Net Neutrality Explained
In our workshops we make a big deal of using values frames, because they are powerful and we just don’t do it enough. But you can also use frames to make difficult issues easier to understand.
Value frames help voters understand why we take the positions we do. Moral values are simply about right and wrong. If your message about the environment is that it is right to leave a safe and healthy world to our grandchildren, you could work the value frames of protection and common good into your messages.
The values that make up our worldview apply across many issues. Every time you use them in your messaging you not only craft an effective message for one issue, you strengthen their relevance to other issues and to our entire worldview. With just a little practice you’ll get used to working moral value frames into all your communication.
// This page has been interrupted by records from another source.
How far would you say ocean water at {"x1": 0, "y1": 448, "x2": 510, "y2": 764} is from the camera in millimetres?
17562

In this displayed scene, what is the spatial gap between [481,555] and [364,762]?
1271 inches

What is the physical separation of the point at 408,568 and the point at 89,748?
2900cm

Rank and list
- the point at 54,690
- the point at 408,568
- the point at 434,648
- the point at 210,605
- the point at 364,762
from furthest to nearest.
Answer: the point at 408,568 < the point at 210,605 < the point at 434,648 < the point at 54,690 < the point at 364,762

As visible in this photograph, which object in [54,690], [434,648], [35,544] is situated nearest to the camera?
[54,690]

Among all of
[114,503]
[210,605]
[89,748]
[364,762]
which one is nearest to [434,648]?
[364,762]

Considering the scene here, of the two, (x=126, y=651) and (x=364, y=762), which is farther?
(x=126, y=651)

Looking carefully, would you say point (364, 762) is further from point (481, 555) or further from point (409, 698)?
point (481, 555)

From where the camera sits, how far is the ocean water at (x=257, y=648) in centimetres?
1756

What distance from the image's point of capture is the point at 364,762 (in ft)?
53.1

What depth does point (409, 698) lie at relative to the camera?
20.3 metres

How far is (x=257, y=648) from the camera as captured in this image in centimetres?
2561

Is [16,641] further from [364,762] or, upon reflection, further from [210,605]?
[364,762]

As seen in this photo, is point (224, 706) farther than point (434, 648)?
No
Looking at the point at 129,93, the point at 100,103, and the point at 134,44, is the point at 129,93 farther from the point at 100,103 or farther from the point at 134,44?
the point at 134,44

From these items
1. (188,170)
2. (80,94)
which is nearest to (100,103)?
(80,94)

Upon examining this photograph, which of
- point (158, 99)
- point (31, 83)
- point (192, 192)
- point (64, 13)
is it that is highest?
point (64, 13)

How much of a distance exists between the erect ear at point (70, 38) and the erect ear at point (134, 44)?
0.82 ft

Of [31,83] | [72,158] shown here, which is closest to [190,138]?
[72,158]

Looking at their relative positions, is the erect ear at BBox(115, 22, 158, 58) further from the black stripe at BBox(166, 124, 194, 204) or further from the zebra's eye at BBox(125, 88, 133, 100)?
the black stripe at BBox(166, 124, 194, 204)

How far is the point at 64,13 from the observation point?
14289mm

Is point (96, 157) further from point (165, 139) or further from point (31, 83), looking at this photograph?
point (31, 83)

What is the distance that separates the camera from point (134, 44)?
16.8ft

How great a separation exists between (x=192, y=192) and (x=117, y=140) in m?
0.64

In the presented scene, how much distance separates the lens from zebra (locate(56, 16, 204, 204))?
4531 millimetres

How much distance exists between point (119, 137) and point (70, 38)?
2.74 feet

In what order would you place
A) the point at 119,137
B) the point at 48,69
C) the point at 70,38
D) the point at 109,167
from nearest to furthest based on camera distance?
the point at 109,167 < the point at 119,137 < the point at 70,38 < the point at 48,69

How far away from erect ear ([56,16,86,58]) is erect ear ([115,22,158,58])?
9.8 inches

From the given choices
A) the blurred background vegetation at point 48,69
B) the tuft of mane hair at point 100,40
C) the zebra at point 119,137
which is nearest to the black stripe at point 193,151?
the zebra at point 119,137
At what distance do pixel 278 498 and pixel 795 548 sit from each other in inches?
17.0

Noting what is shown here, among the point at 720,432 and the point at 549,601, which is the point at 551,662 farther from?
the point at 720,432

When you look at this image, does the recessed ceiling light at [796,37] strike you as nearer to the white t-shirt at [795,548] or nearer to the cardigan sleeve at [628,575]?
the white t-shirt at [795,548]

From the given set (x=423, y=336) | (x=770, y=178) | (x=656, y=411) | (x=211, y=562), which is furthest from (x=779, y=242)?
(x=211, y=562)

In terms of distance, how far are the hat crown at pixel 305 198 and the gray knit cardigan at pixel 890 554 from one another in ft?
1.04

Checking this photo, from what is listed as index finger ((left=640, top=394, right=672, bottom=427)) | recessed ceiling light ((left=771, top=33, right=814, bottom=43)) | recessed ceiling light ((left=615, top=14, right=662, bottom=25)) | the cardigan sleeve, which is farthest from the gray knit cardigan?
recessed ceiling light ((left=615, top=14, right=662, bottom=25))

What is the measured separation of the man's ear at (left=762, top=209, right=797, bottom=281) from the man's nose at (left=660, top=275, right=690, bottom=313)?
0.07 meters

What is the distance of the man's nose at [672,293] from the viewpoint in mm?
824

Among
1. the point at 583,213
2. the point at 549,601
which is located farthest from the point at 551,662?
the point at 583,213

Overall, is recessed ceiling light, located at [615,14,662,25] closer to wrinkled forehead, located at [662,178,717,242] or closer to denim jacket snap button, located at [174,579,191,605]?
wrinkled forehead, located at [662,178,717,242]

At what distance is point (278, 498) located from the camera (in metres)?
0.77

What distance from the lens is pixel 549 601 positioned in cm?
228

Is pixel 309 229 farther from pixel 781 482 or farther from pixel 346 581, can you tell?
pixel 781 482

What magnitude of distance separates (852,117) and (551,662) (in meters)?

Where value frames help voters know why we take the positions we do, Explanatory frames help voters understand how something works.
Our brains understand the world through metaphors and what we call story frames. Metaphors allow us to understand one concept in terms of another, for example, the internet is like a superhighway and the phrase “Sunshine is the best disinfectant” both speaks to the of illumination of secrets and to the good that can come of it. In linguistics and cognitive science metaphors turn out to be central to almost all understanding. (I bet if you listen carefully you’ll find lots of metaphors used every day that you’ve never noticed.)
A story frame, or “narrative” frame, explains a complex issue in terms of actors, scenes and scenarios. Well chosen, it can help someone see an issue in a completely different way. For example, the Republican story about Central American immigrants is a crime story where immigrants are criminals and those helping them are co-conspirators. Trump and ICE are heroes saving the victim, the American citizen.
Change the story to a refugee story and immigrants instead deserve empathy and assistance because they are fleeing lethal violence and grinding poverty. It begs the question of what’s causing that problem and how we might help fix it at the source. Those who have empathy for refugees are heroes while those who take their children, lock them in cages and deport their parents are heartless and cruel.
A change of frame from crime to refugee —one word— changes the entire narrative and, importantly, constrains or defines the limits of what belongs in the story and what doesn’t.
Explanatory frames and value frames intersect. A story with a well chosen frame can both explain a situation and evoke our moral values -that’s why personal stories are so powerful! Practice and most often you’ll hear in response “Gee, I never thought of it that way”. That, my friend, is what this is all about.